## start SELECTED EXTRACT

Lie Group Derivatives

Introduction

This document provides some mathematical background on Lie groups and Lie algebras. In particular, this document covers how differentiation works on Lie groups, the Lie group exponential, left and right tangent spaces, the adjoint representations of a Lie group and its algebra, and the chain rule for Lie groups.

Differentiating Curves on Lie Groups

By definition, a Lie group is any differentiable manifold which is also a group. A differentiable manifold is not generally diffeomorphic to Euclidean space (e.g. $R^{N}$ ), but it is locally diffeomorphic to Euclidean space in the sense that we can define a diffeomorphism $ϕ_{p}$ with $R^{N}$ in the neighborhood of any point $p$ in our group $G$ . We don't know how to take derivatives directly on the group $G$ , but we do know how to do this on Euclidean space. So we define the derivative with respect to a particular choice of $ϕ_{p}$ in the neighborhood of the point $p$ where we're taking the derivative. For a trajectory $g : R \to G$ with $g (t) = p$ , this looks like:

\frac{d^{ϕ_{p}} g (t)}{d t} \equiv \frac{d}{d t} (ϕ_{p} \circ g) (t)

Since $ϕ_{p} \circ g$ is just a function from $R$ to $R^{N}$ , we can take its derivative in the standard way, and the typical properties of derivatives (e.g. the chain rule) all apply. We just need to come up with a consistent way of picking $ϕ_{p}$ for whatever point $p$ we're at. For a Lie group, one way we can do this is to first define $ϕ_{e}$ for the identity element $e \in G$ and then we can define $ϕ_{p}$ in the neighborhood of any point $p$ , since Lie group elements are guaranteed to have an inverse. We can do this like so:

ϕ_{p} (g) = ϕ_{e} (p^{- 1} g)

## end SELECTED EXTRACT
## start EXTRACTED DATA

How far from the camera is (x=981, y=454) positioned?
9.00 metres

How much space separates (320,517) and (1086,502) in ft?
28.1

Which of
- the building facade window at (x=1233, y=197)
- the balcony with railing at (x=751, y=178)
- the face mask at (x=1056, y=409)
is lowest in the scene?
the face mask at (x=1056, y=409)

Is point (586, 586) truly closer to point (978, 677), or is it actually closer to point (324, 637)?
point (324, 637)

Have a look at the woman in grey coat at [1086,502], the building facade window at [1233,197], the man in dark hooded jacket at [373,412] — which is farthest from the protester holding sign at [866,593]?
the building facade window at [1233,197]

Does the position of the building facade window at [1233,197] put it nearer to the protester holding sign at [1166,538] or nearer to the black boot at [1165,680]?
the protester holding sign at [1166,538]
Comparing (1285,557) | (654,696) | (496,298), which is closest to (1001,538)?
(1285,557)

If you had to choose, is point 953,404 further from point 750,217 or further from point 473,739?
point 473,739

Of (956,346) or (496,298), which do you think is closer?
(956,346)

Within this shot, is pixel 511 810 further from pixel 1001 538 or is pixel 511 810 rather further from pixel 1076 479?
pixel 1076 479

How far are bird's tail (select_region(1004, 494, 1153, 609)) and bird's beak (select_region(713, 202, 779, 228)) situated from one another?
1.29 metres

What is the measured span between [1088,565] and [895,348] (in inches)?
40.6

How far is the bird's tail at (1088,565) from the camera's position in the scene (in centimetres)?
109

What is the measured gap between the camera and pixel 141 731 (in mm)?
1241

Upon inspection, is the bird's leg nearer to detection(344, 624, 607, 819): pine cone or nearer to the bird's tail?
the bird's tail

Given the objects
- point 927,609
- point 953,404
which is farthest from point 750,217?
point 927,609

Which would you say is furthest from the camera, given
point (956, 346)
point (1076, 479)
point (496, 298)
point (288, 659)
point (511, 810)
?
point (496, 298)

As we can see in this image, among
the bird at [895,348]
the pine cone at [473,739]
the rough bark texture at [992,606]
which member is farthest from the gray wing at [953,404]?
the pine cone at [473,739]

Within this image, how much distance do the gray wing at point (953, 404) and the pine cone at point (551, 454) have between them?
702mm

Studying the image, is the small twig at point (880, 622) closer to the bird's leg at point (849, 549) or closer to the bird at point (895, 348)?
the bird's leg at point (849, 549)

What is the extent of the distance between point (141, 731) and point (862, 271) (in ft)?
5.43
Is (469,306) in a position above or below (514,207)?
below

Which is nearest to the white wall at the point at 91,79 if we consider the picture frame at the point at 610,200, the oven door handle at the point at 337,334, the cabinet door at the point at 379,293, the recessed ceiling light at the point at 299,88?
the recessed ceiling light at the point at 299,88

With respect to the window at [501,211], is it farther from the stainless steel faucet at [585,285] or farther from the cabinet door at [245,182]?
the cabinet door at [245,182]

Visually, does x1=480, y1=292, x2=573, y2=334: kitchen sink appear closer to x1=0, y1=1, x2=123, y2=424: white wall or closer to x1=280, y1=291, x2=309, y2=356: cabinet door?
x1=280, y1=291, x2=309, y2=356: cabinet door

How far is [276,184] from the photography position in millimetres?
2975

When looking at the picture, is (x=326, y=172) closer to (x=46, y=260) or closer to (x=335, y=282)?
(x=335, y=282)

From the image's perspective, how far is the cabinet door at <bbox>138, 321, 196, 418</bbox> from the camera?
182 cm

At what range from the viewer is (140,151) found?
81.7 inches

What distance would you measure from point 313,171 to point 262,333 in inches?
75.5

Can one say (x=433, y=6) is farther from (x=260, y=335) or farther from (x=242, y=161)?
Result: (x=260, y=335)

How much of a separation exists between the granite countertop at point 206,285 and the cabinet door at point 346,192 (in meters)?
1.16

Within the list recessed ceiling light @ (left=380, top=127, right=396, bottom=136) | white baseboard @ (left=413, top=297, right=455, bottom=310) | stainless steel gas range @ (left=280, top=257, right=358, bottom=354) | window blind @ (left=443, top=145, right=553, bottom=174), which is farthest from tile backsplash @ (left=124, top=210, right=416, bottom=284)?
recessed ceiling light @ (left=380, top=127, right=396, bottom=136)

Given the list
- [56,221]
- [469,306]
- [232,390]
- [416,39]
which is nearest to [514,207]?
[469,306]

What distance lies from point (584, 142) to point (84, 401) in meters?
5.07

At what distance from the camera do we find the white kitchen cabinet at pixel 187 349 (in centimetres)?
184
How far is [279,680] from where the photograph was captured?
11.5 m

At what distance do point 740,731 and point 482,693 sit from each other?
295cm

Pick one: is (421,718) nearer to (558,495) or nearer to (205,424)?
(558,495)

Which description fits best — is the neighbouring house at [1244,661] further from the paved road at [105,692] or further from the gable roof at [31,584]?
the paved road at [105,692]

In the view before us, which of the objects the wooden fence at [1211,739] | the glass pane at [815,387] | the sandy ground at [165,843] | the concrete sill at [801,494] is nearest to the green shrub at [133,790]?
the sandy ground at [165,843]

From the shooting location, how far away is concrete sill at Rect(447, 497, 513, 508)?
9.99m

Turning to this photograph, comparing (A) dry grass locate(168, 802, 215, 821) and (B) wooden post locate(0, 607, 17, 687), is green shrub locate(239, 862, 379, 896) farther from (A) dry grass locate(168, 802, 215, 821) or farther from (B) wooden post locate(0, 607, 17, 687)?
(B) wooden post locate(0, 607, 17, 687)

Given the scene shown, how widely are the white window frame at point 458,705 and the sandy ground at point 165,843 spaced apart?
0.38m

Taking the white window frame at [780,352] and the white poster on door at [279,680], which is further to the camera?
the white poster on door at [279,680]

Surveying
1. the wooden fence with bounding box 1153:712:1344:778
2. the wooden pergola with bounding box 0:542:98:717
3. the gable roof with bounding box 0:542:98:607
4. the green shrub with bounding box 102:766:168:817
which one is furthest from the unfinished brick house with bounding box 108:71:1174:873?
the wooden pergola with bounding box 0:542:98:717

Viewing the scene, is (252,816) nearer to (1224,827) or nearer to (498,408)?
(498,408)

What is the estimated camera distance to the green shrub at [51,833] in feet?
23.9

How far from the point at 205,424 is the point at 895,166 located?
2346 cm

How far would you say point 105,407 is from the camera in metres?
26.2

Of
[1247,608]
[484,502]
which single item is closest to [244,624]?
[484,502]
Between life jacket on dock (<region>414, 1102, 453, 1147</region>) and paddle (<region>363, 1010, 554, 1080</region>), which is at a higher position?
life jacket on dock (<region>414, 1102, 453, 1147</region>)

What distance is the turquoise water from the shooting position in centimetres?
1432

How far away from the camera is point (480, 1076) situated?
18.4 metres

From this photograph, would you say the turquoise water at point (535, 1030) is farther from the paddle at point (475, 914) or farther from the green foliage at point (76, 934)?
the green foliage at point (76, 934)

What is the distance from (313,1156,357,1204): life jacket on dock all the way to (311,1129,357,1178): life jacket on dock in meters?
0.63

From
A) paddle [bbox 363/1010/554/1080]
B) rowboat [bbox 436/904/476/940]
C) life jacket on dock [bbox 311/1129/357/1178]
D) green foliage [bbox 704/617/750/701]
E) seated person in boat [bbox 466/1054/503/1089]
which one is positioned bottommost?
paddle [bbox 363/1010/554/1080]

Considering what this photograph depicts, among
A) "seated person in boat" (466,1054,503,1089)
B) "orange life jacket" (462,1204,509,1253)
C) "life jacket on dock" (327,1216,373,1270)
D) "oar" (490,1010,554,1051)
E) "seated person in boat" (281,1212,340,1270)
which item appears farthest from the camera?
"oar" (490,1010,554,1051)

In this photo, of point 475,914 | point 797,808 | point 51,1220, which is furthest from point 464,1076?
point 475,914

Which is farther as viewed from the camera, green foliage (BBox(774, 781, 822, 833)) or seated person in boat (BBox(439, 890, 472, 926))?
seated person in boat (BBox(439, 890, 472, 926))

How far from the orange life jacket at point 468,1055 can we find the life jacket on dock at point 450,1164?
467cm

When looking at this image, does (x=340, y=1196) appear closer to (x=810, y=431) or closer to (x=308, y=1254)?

## end EXTRACTED DATA

GOALS:
**a)** Summarize the text on Lie group derivatives in two sentences.
**b)** Carry on the text on Lie group derivatives from the point where it stops.

OUTPUTS IN ORDER:
**a)** The page gives mathematical background on Lie groups and Lie algebras, covering differentiation on Lie groups, the Lie group exponential, left and right tangent spaces, adjoint representations, and the chain rule. Because a Lie group is a differentiable manifold that is only locally diffeomorphic to Euclidean space, the derivative of a curve at a point p is defined through a chosen local diffeomorphism ϕ_p, which for a Lie group can be built from ϕ_e at the identity as ϕ_p(g) = ϕ_e(p^{-1} g).

**b)**
So our derivative at a point $p = g (t)$ along our trajectory is given by:

\frac{d^{ϕ_{p}} g (t)}{d t} = \frac{d}{d ϵ} ϕ_{e} (g (t)^{- 1} g (t + ϵ))

This happens to be a nice choice for $ϕ_{p}$ for each point $p$ because it has a property called left invariance. This means that the derivative is the same for a curve that is left multiplied by a constant element of $G$ . Say that we're differentiating $f (t) = h g (t)$ for constant $h \in G$ and $g : R \to G$ . In this case, $p = f (t) = h g (t)$ and we have:

\begin{aligned} \frac{d^{ϕ_{p}} f}{d t} & = \frac{d}{d t} ϕ_{p} (h g (t)) \\ = \frac{d}{d t} ϕ_{e} (p^{- 1} h g (t)) \\ = \frac{d}{d ϵ} ϕ_{e} ((g (t)^{- 1} h^{- 1}) h g (t + ϵ)) \\ = \frac{d}{d ϵ} ϕ_{e} (g (t)^{- 1} g (t + ϵ)) \\ = \frac{d^{ϕ_{g (t)}} g}{d t} \end{aligned}

Which demonstrates the left invariance.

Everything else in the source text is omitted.